Crypto lender Ledn says the patron bitcoin-backed mortgage market may develop practically 300-fold to as a lot as $1 trillion inside the subsequent decade, as demand for borrowing towards digital belongings far outpaces precise utilization.
The forecast accompanied new research conducted by consumer insights firm Protocol Theory, which surveyed 1,244 cryptocurrency holders throughout the U.S. and Australia between February and March this 12 months. The research discovered that whereas 88% of respondents stated they’d think about using a crypto-backed mortgage or credit score product, solely 14% at the moment achieve this, revealing what Ledn described as a “6-to-1 consideration-to-adoption hole.”
Ledn estimates the bitcoin-backed shopper lending market at the moment stands at roughly $3 billion. By comparability, Galaxy Analysis beforehand estimated the broader crypto lending market reached an all-time excessive of $73.6 billion in the third quarter of 2025.
The sector, nevertheless, nonetheless carries the scars of the 2022 crypto credit score collapse, when main lenders together with Celsius Network, Voyager Digital and BlockFi both filed for chapter or had been pressured into restructuring after crypto costs plunged and liquidity evaporated. The failures worn out billions of {dollars} in buyer funds and severely broken belief in centralized crypto lending fashions, prompting regulators globally to tighten scrutiny of the sector. Ledn’s report suggests rebuilding that belief stays the business’s greatest problem.
“The demand facet of the equation is solved,” Ledn co-founder Mauricio Di Bartolomeo stated in a press release. “What’s nonetheless catching up is the belief infrastructure that offers debtors the boldness to act.”
The report argues that crypto-backed lending stays underdeveloped relative to the size of digital asset possession globally. The worldwide cryptocurrency market capitalization stood at roughly $2.68 trillion as of Might 2, in accordance to knowledge cited in the analysis.
The findings recommend the principle obstacles stopping wider adoption are usually not ignorance or understanding, however confidence-related considerations. Amongst non-borrowers, essentially the most generally cited boundaries had been worries about managing crypto worth volatility, liquidation threat and regulatory uncertainty surrounding crypto-backed loans.

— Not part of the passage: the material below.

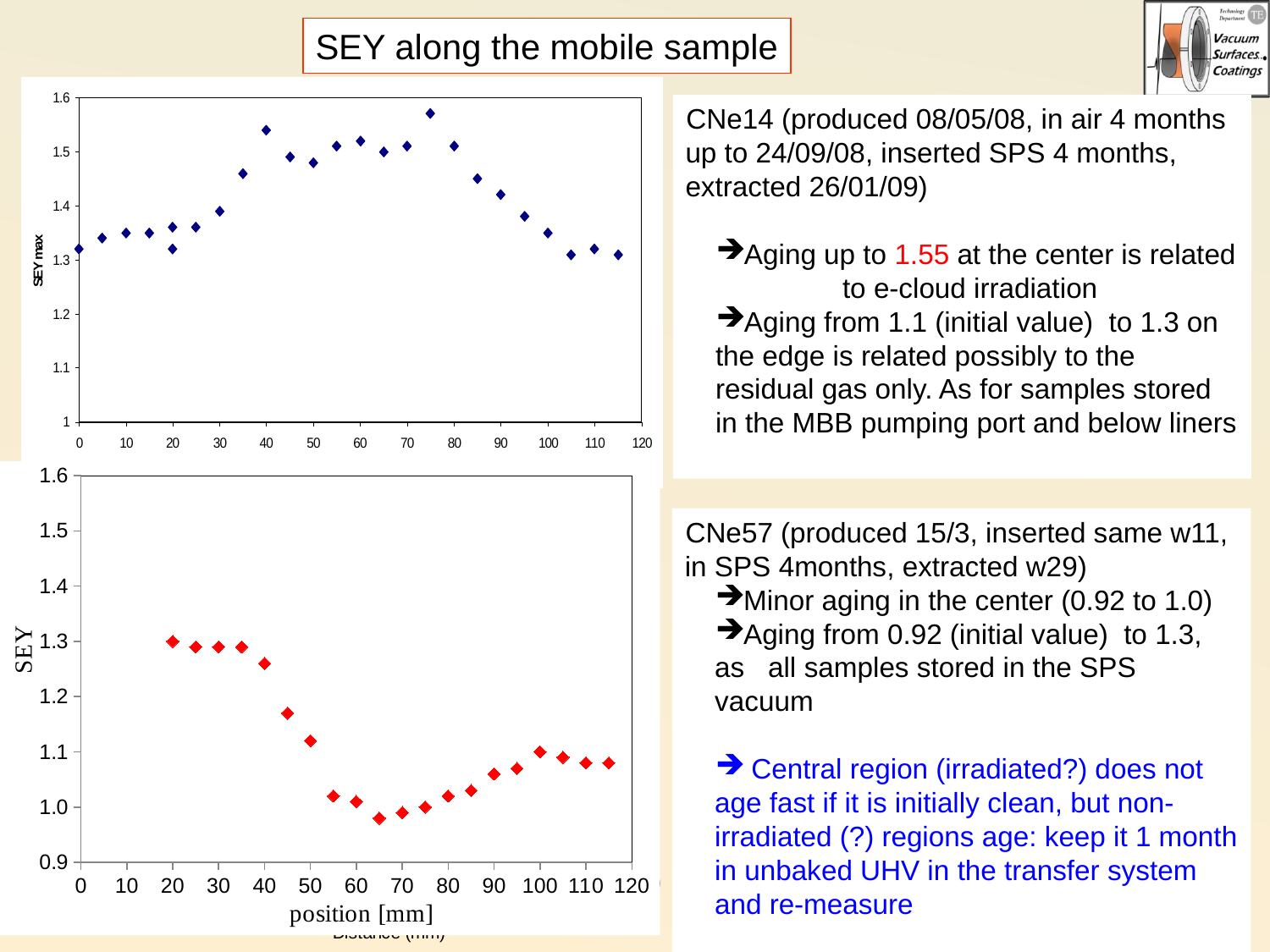
In the top chart (SEY max), do the values rise or fall from 75 mm to 115 mm? fall In the bottom chart (SEY vs position), is the value at 100 mm greater or less than 1.2? less In the bottom chart (SEY vs position), is the value at 65 mm greater or less than 1.0? less What kind of chart is the top chart (SEY max vs distance)? scatter chart In the top chart (SEY max), at which distance is the highest point plotted? 75 In the bottom chart (SEY vs position), do the values rise or fall from 20 mm to 65 mm? fall What is the x-axis label of the bottom chart? position [mm] What kind of chart is the bottom chart (SEY vs position)? scatter chart In the bottom chart (SEY vs position), is the value at 20 mm greater or less than 1.2? greater In the bottom chart, which is larger: the value at 20 mm or the value at 65 mm? 20 mm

Respondents additionally stated platform popularity, transparency round mortgage phrases, custody safeguards and threat administration practices mattered greater than charges or product options when choosing a lending supplier.
The report frames crypto-backed borrowing as a digital asset equal of securities-backed lending or dwelling fairness borrowing in conventional finance: accessing liquidity with out promoting a long-term asset place.